We see Kolwalski there, bantering about his new record time in space, finding the bottle of vodka he knows is stashed under a Soyuz seat and turning on the lights to brighten the mode of the place. But we know very well he can’t be real. This is Ryan’s mind rebelling against the decision to quit on life.
As the “two” converse, Ryan enumerates the reasons why she’s completely out of options, why there’s no hope. Kowalski interrupts the pattern of defeat:
I get it, it’s nice up here. You can just shut down all the systems, turn out all the lights… and just close your eyes and tune out everybody. There’s nobody up here that can hurt you. It’s safe. I mean, what’s the point of going on? What’s the point of living? Your kid died. Doesn’t get any rougher than that. But still, it’s a matter of what you do now. If you decide to go, then you gotta just get on with it. Sit back, enjoy the ride. You gotta plant both your feet on the ground and start livin’ life.

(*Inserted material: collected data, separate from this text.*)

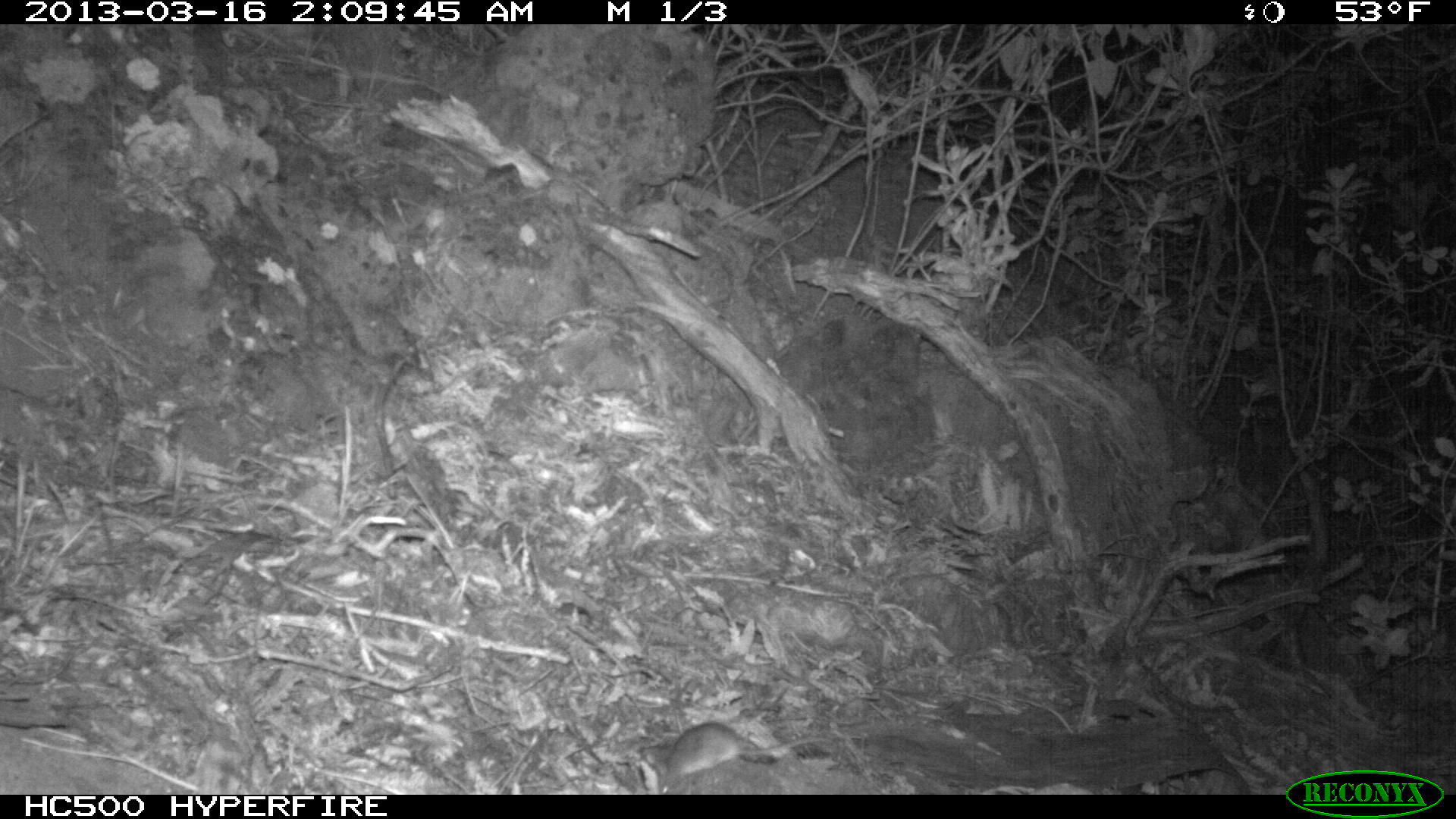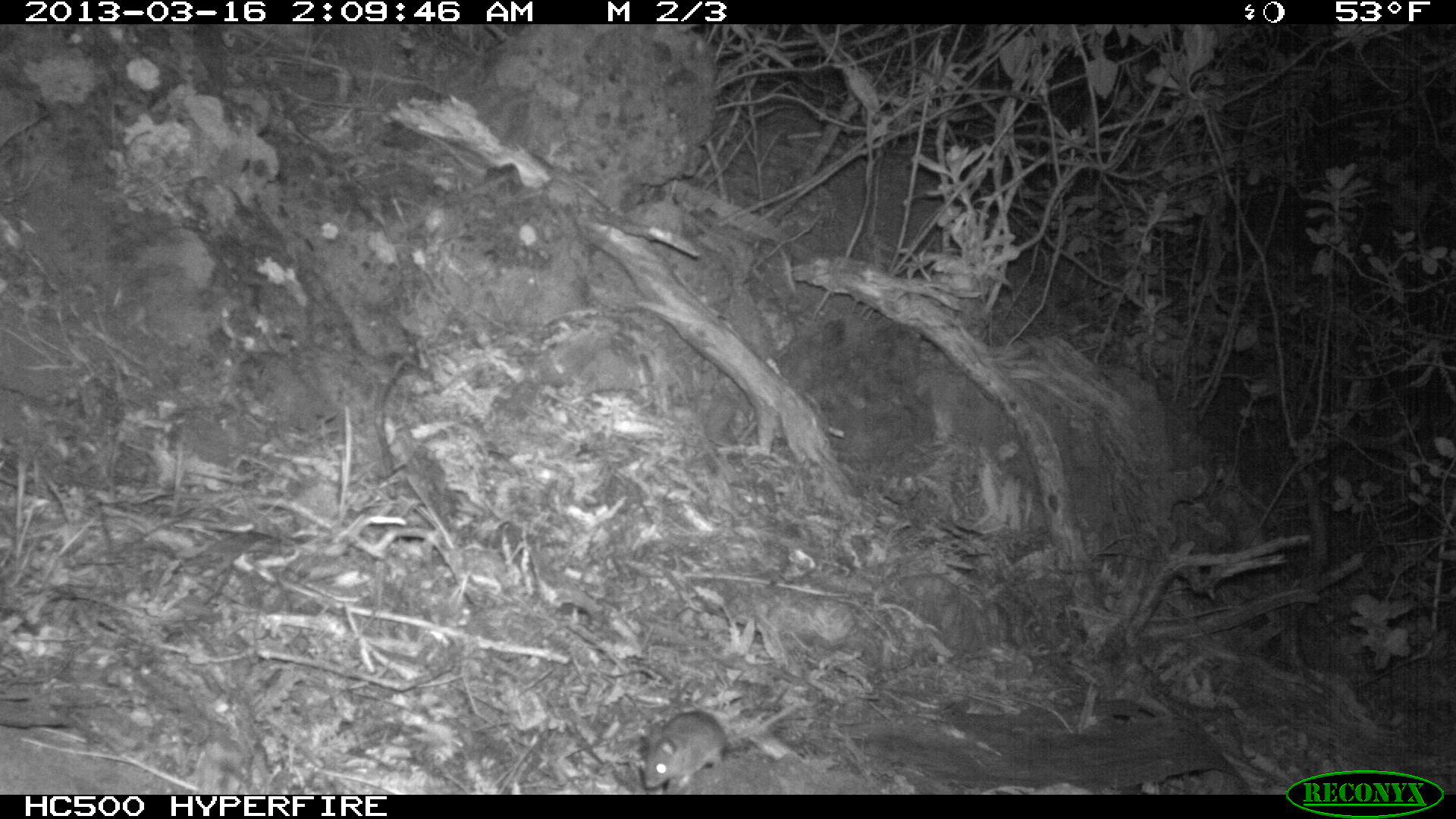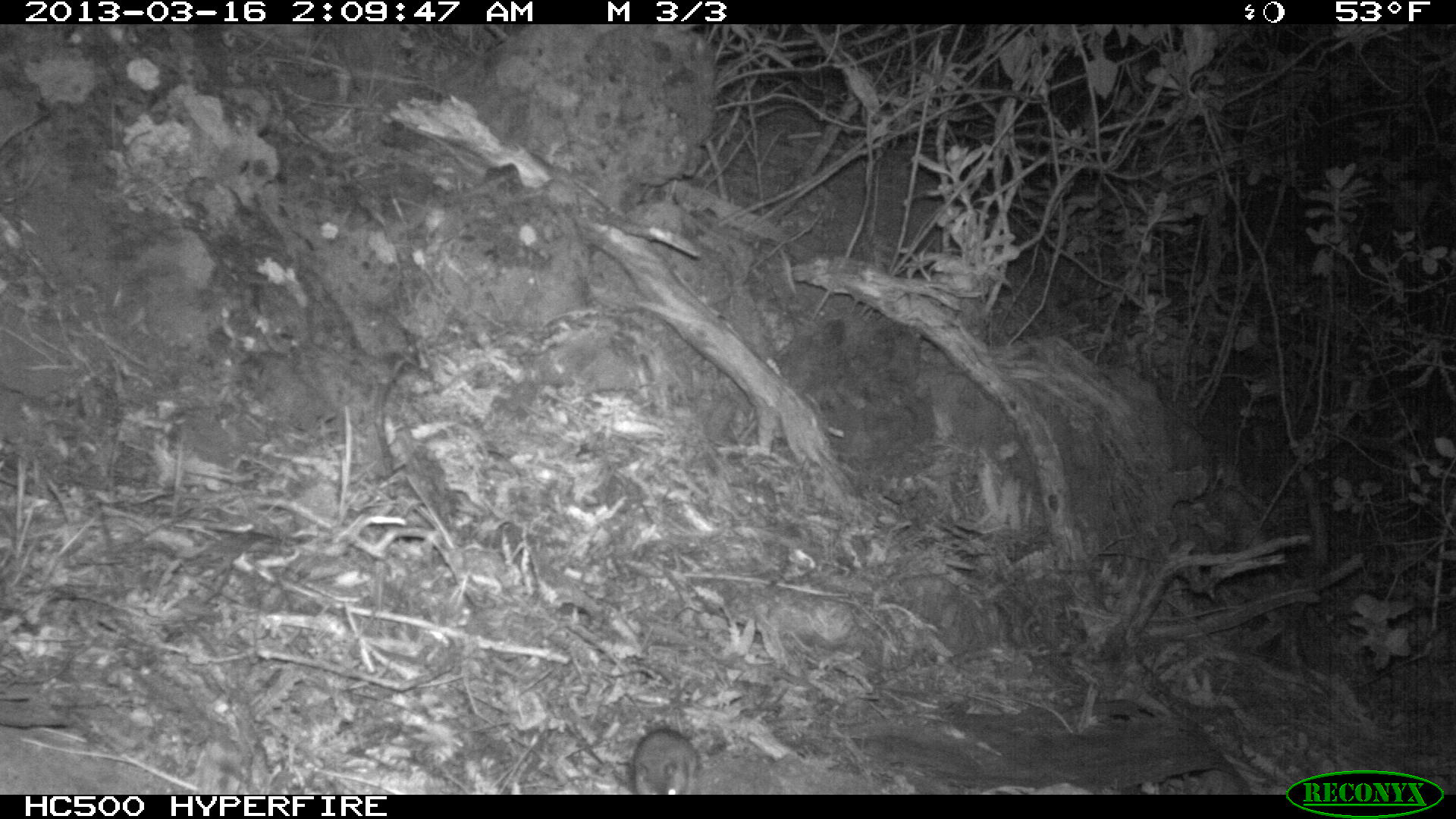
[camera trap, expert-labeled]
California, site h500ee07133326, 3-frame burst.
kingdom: Animalia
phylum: Chordata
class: Mammalia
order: Rodentia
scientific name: Rodentia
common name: rodent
Rodent (Rodentia).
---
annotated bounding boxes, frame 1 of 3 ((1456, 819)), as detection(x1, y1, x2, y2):
rodent: detection(659, 720, 831, 795)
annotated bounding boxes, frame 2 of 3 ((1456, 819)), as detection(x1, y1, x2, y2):
rodent: detection(641, 706, 795, 790)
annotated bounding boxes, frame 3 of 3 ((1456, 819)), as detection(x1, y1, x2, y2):
rodent: detection(632, 727, 700, 795)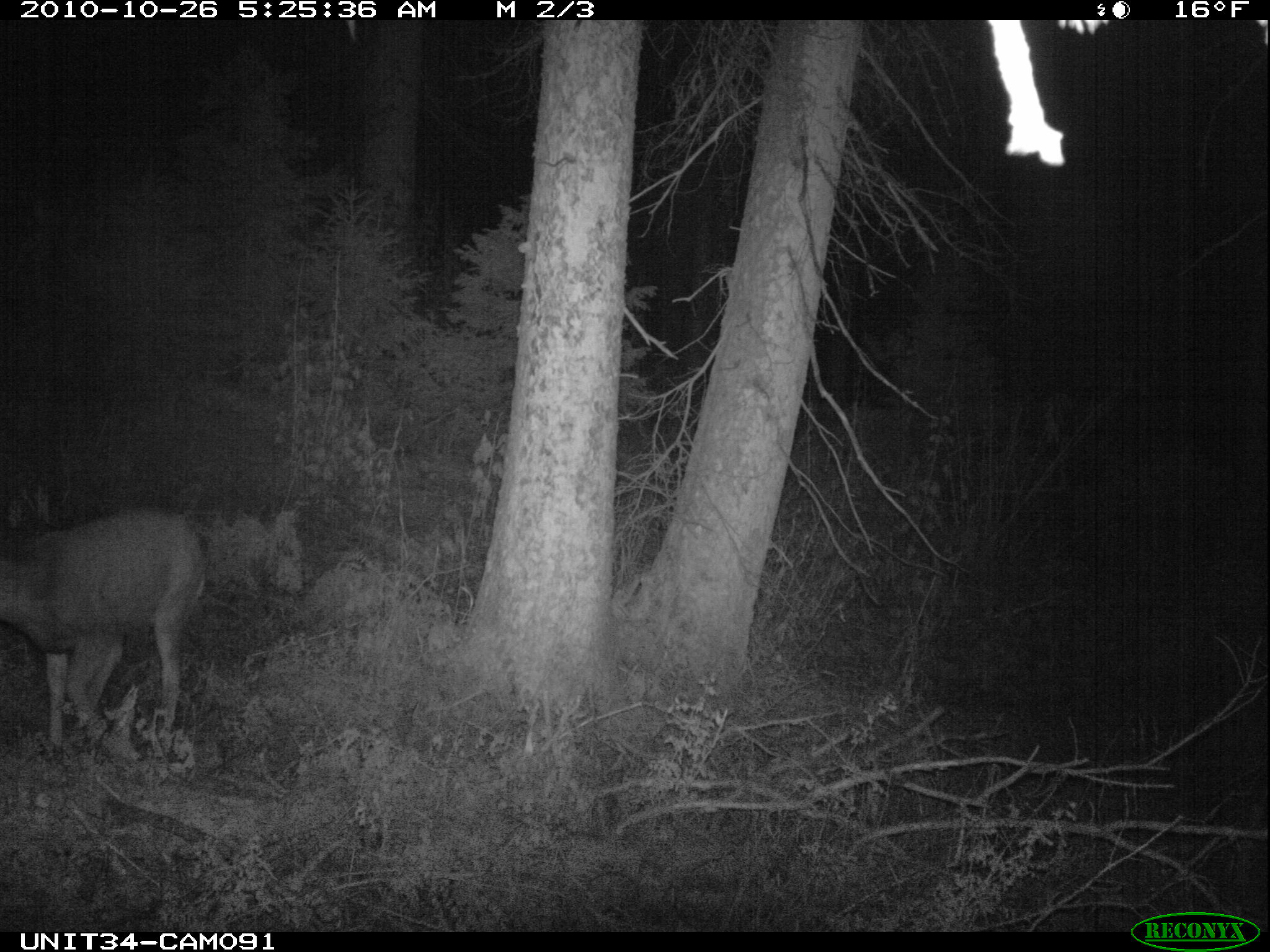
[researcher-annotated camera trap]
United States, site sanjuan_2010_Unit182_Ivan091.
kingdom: Animalia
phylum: Chordata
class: Mammalia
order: Artiodactyla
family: Cervidae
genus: Odocoileus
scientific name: Odocoileus hemionus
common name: mule deer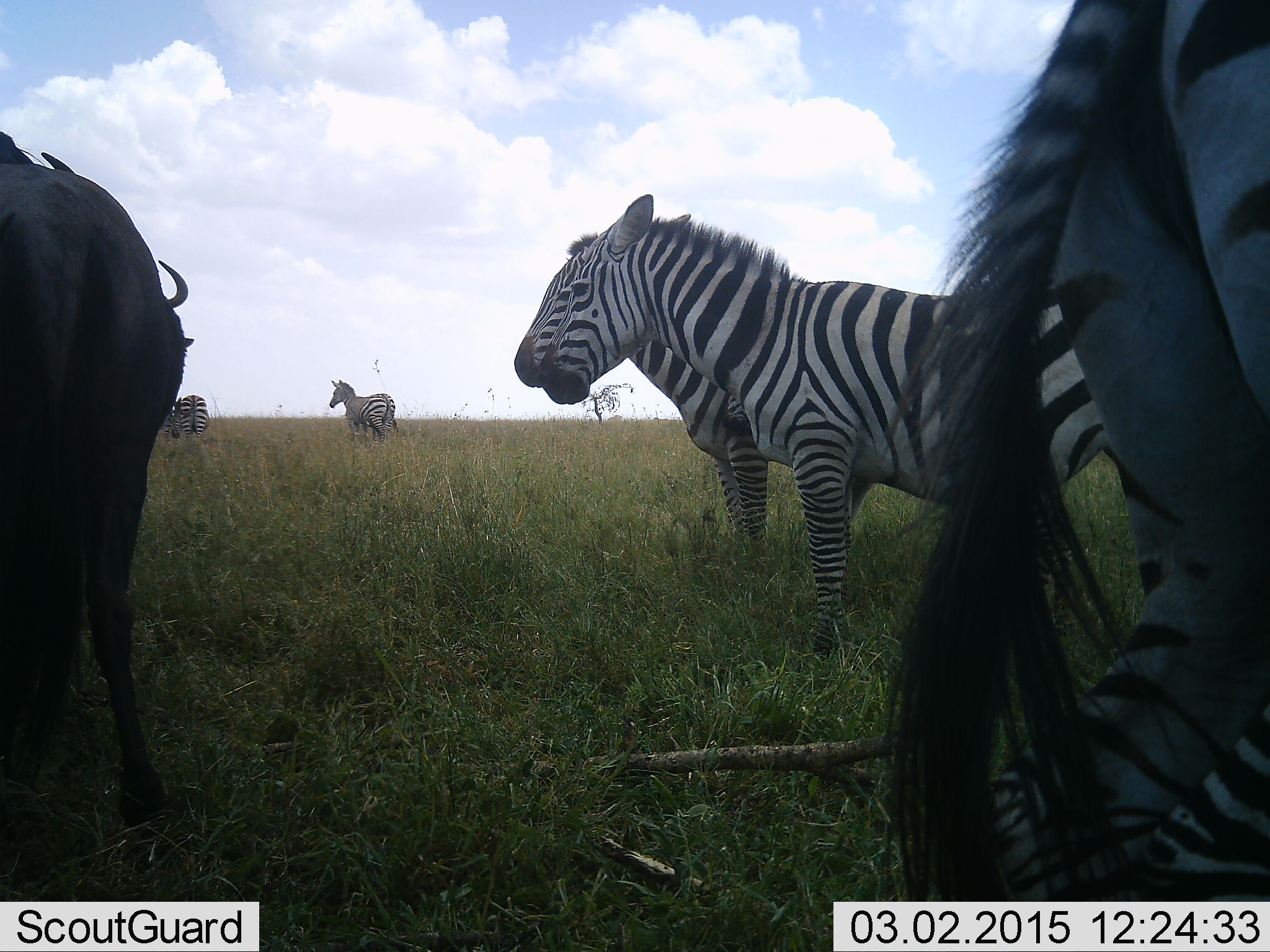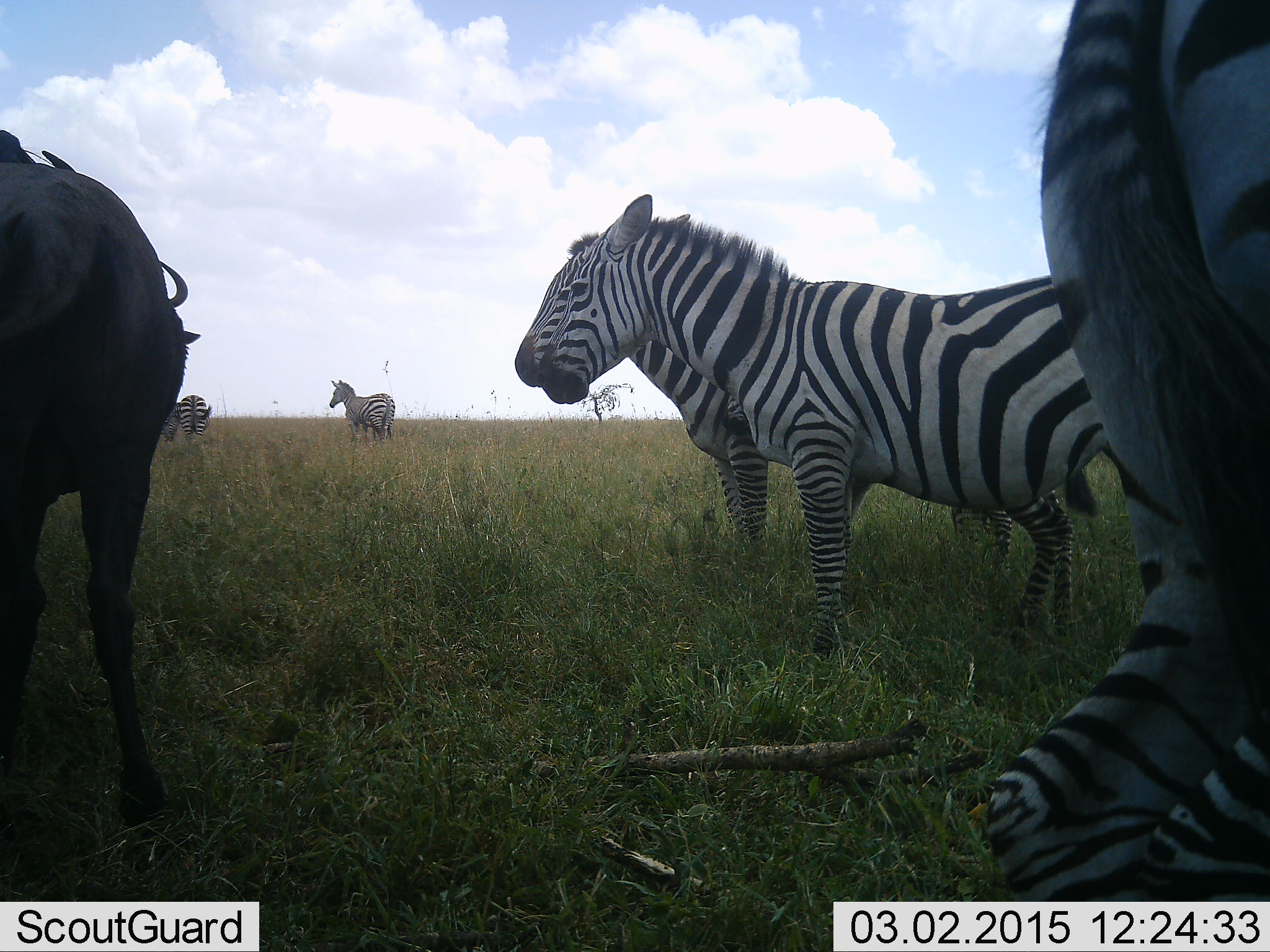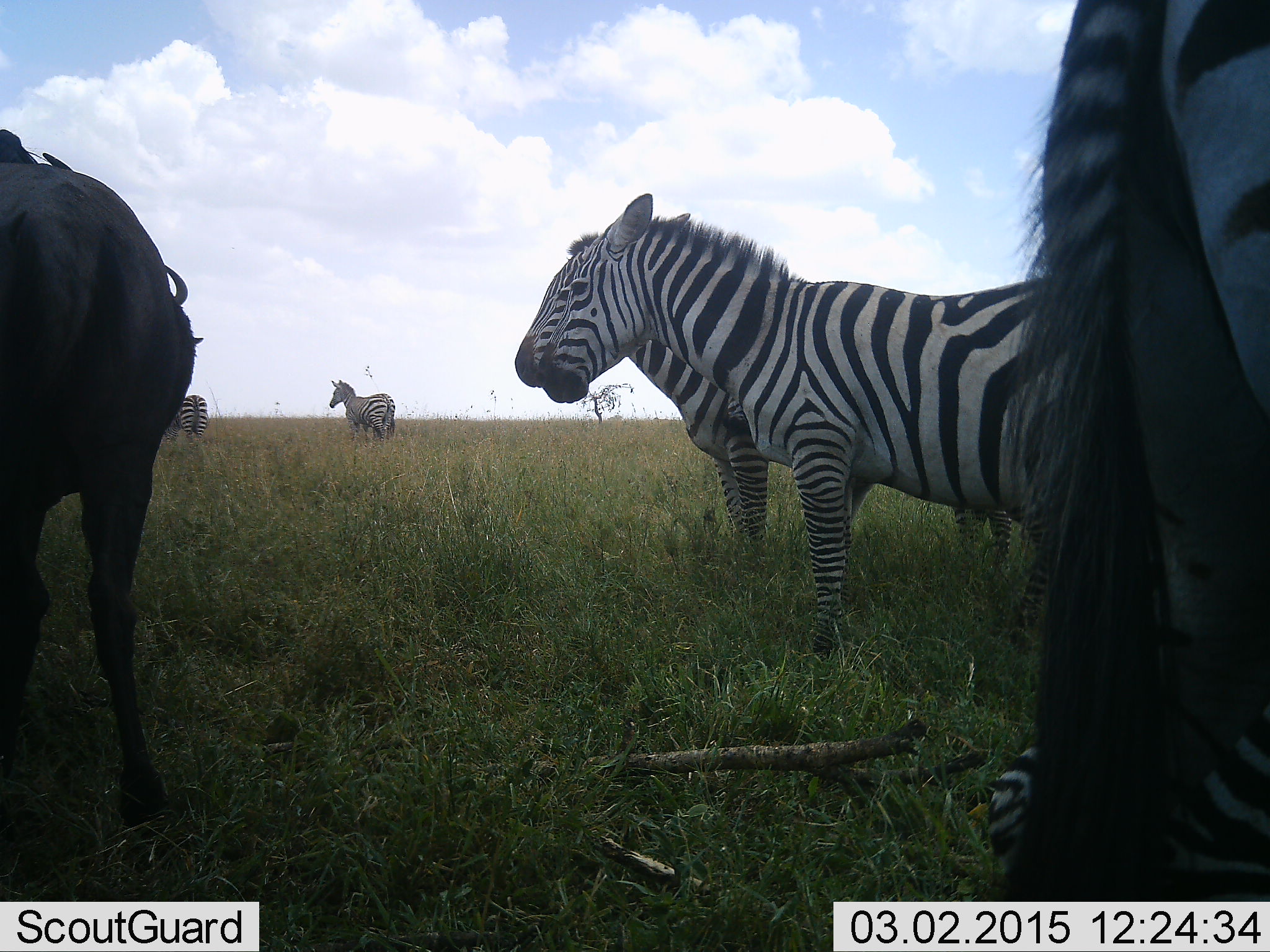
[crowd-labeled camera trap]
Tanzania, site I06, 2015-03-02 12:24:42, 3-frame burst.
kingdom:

This is Ryan’s subconscious piping up: saying you have to “get busy living or get busy dying.”
No matter what you choice you make, you are always carrying through on some kind of action. You can choose a path that you believe will lead to growth and becoming or a path of inaction that seems safe yet ultimately leads to a “dead” life, a life of “Living and partly living” to borrow a phrase from the poet T.S. Elliot.
These two movies have multiple themes but it seems to me this universal message they have in common is what makes them so satisfying to watch. That message is that in each moment of our lives we need to make choice between living – despite the pain, sometimes suffering that comes with it – and “death”, a passive life scripted by others.